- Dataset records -
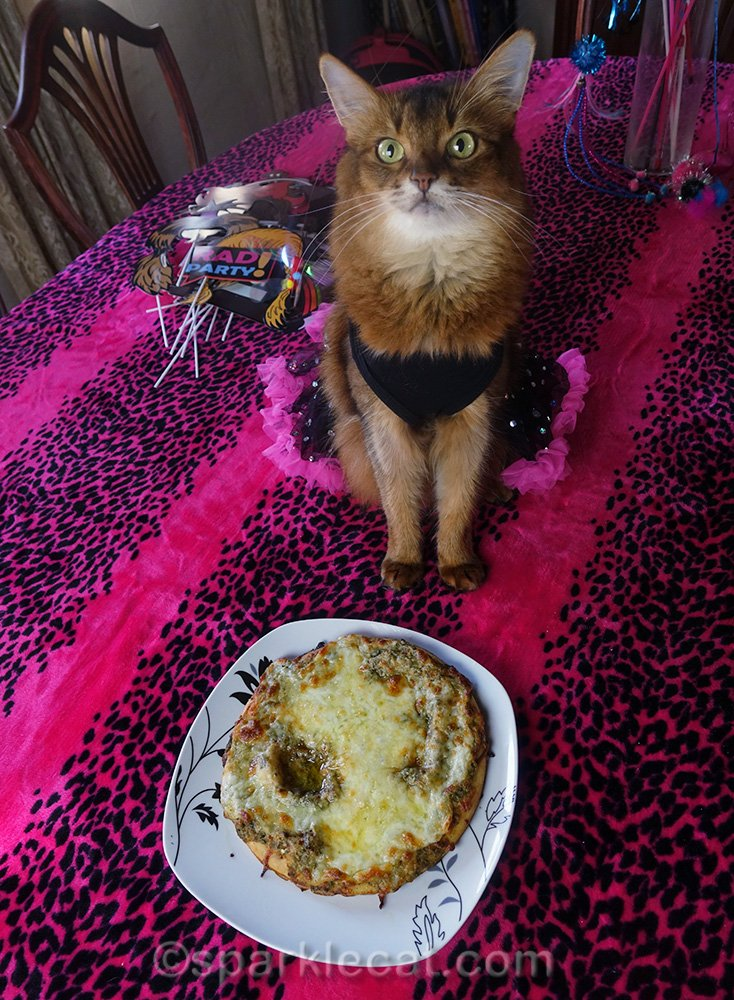 somali cat with catnip pesto pizza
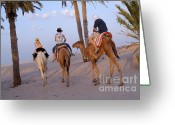 12-13 Years Greeting Cards - Family riding three camels in desert Greeting Card by Sami Sarkis
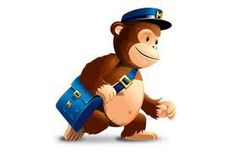 The monkey goes school.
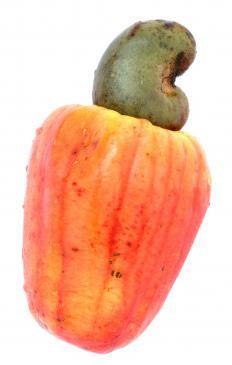 A raw cashew.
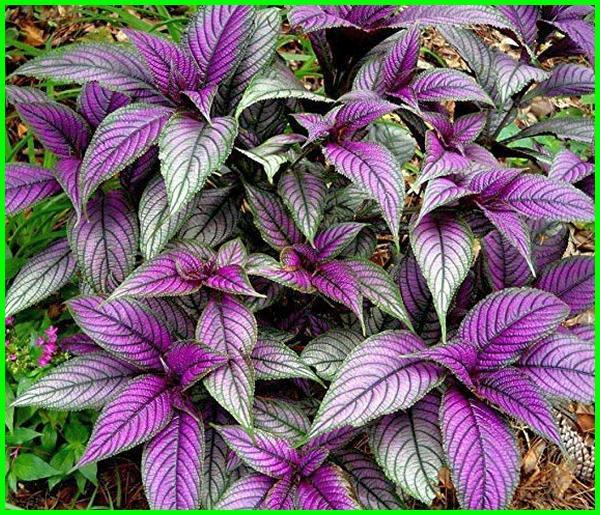 tanaman hias daun ungu, tanaman hias daun berwarna ungu, tanaman hias gantung daun ungu, tanaman hias daun ungu hijau, tanaman hias daun warna ungu, 7 jenis tanaman hias daun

- PROBLEM TO WORK ON -
Your task is to transcribe exactly the lines from the one containing "A raw cashew." through the final line of the entries above, pictures excluded.

- WRITTEN RESPONSE -
 A raw cashew.
 tanaman hias daun ungu, tanaman hias daun berwarna ungu, tanaman hias gantung daun ungu, tanaman hias daun ungu hijau, tanaman hias daun warna ungu, 7 jenis tanaman hias daun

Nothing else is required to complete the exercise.